College Board Identifies Individual and Societal Benefits of Higher Education
November 4, 2004
The College Board’s new report, "Education Pays: The Benefits of Higher Education for Individuals and Society," documents that investment in higher education has significant monetary and non-monetary benefits for both the individual and society as a whole. The report brings together and summarizes the wide range of research that has been conducted on the topic.
Among the benefits to individuals is the likelihood of higher earnings in the workforce. Similarly, one of the societal benefits identified includes the fact that higher levels of education corresponds with lower levels of unemployment and poverty, and therefore not only are these adults less likely to depend on social safety-net programs, they are also likely to contribute more to tax revenues than others -- all leading to a decreased demand on public resources. Among the non-monetary societal benefits is the fact that college graduates have lower incarceration rates, are less likely to smoke, and tend to have higher rates of civic participation, including voting and volunteer work.

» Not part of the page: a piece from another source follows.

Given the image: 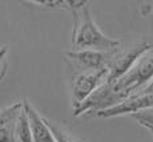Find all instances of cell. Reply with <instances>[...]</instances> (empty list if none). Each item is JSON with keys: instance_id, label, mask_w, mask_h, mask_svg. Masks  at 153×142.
<instances>
[{"instance_id": "obj_1", "label": "cell", "mask_w": 153, "mask_h": 142, "mask_svg": "<svg viewBox=\"0 0 153 142\" xmlns=\"http://www.w3.org/2000/svg\"><path fill=\"white\" fill-rule=\"evenodd\" d=\"M153 81V48L133 65L131 70L113 84L100 87L81 106L75 109V114L80 116L87 112H99L121 102L123 100L141 93Z\"/></svg>"}, {"instance_id": "obj_2", "label": "cell", "mask_w": 153, "mask_h": 142, "mask_svg": "<svg viewBox=\"0 0 153 142\" xmlns=\"http://www.w3.org/2000/svg\"><path fill=\"white\" fill-rule=\"evenodd\" d=\"M73 32L72 47L73 51L95 49V51L109 52L119 48L120 41L105 36L92 19L89 3L72 10Z\"/></svg>"}, {"instance_id": "obj_3", "label": "cell", "mask_w": 153, "mask_h": 142, "mask_svg": "<svg viewBox=\"0 0 153 142\" xmlns=\"http://www.w3.org/2000/svg\"><path fill=\"white\" fill-rule=\"evenodd\" d=\"M152 48L153 44H149L146 41H140V43L126 45L125 48L113 49L107 67L108 76L105 84H113L114 81L126 75L133 68V65Z\"/></svg>"}, {"instance_id": "obj_4", "label": "cell", "mask_w": 153, "mask_h": 142, "mask_svg": "<svg viewBox=\"0 0 153 142\" xmlns=\"http://www.w3.org/2000/svg\"><path fill=\"white\" fill-rule=\"evenodd\" d=\"M108 76V69L96 70V72H79L72 78V97L73 108L77 109L105 84Z\"/></svg>"}, {"instance_id": "obj_5", "label": "cell", "mask_w": 153, "mask_h": 142, "mask_svg": "<svg viewBox=\"0 0 153 142\" xmlns=\"http://www.w3.org/2000/svg\"><path fill=\"white\" fill-rule=\"evenodd\" d=\"M153 108V94L139 93L123 100L121 102L116 105L107 108L104 110L96 112V116L99 117H116V116H124V114H136L146 109Z\"/></svg>"}, {"instance_id": "obj_6", "label": "cell", "mask_w": 153, "mask_h": 142, "mask_svg": "<svg viewBox=\"0 0 153 142\" xmlns=\"http://www.w3.org/2000/svg\"><path fill=\"white\" fill-rule=\"evenodd\" d=\"M112 52L95 51V49H84V51H69L65 52V56L72 63H76L80 67L81 72H96L105 69L111 60Z\"/></svg>"}, {"instance_id": "obj_7", "label": "cell", "mask_w": 153, "mask_h": 142, "mask_svg": "<svg viewBox=\"0 0 153 142\" xmlns=\"http://www.w3.org/2000/svg\"><path fill=\"white\" fill-rule=\"evenodd\" d=\"M23 105H24V110L28 116V122L32 137H33V142H55L53 135L45 122V118L29 104L28 100H24Z\"/></svg>"}, {"instance_id": "obj_8", "label": "cell", "mask_w": 153, "mask_h": 142, "mask_svg": "<svg viewBox=\"0 0 153 142\" xmlns=\"http://www.w3.org/2000/svg\"><path fill=\"white\" fill-rule=\"evenodd\" d=\"M22 110L23 102H16L0 112V142H16L15 128Z\"/></svg>"}, {"instance_id": "obj_9", "label": "cell", "mask_w": 153, "mask_h": 142, "mask_svg": "<svg viewBox=\"0 0 153 142\" xmlns=\"http://www.w3.org/2000/svg\"><path fill=\"white\" fill-rule=\"evenodd\" d=\"M15 137L17 142H33L31 128H29L28 116L24 110V105H23V110L20 112L19 118L16 121V128H15Z\"/></svg>"}, {"instance_id": "obj_10", "label": "cell", "mask_w": 153, "mask_h": 142, "mask_svg": "<svg viewBox=\"0 0 153 142\" xmlns=\"http://www.w3.org/2000/svg\"><path fill=\"white\" fill-rule=\"evenodd\" d=\"M45 122H47V125H48L49 130H51L52 135H53L55 142H79L75 137H72L67 130H64L61 126L56 125L55 122L49 121L48 118H45Z\"/></svg>"}, {"instance_id": "obj_11", "label": "cell", "mask_w": 153, "mask_h": 142, "mask_svg": "<svg viewBox=\"0 0 153 142\" xmlns=\"http://www.w3.org/2000/svg\"><path fill=\"white\" fill-rule=\"evenodd\" d=\"M133 118L137 120V122L140 125L145 126V128H153V108L133 114Z\"/></svg>"}, {"instance_id": "obj_12", "label": "cell", "mask_w": 153, "mask_h": 142, "mask_svg": "<svg viewBox=\"0 0 153 142\" xmlns=\"http://www.w3.org/2000/svg\"><path fill=\"white\" fill-rule=\"evenodd\" d=\"M141 93H145V94H153V81H152L151 84H149L148 87H146L143 92H141Z\"/></svg>"}, {"instance_id": "obj_13", "label": "cell", "mask_w": 153, "mask_h": 142, "mask_svg": "<svg viewBox=\"0 0 153 142\" xmlns=\"http://www.w3.org/2000/svg\"><path fill=\"white\" fill-rule=\"evenodd\" d=\"M146 129H148L149 132H152V134H153V128H146Z\"/></svg>"}]
</instances>
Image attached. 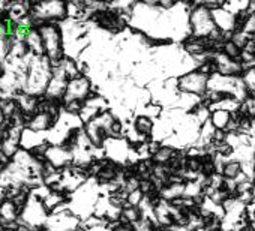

With these benefits in mind, it is important to understand the gaps still faced in higher education participation patterns. Though college enrollment rates have greatly increased over the past several decades, there is still differentiation in participation among socioeconomic class and racial/ethnic groups. Those from low-income families; blacks and Hispanics; and those whose parents did not attend college are all less likely than their counterparts to enroll in college and earn a degree and therefore benefit from the monetary and non-monetary returns on higher education identified in the report.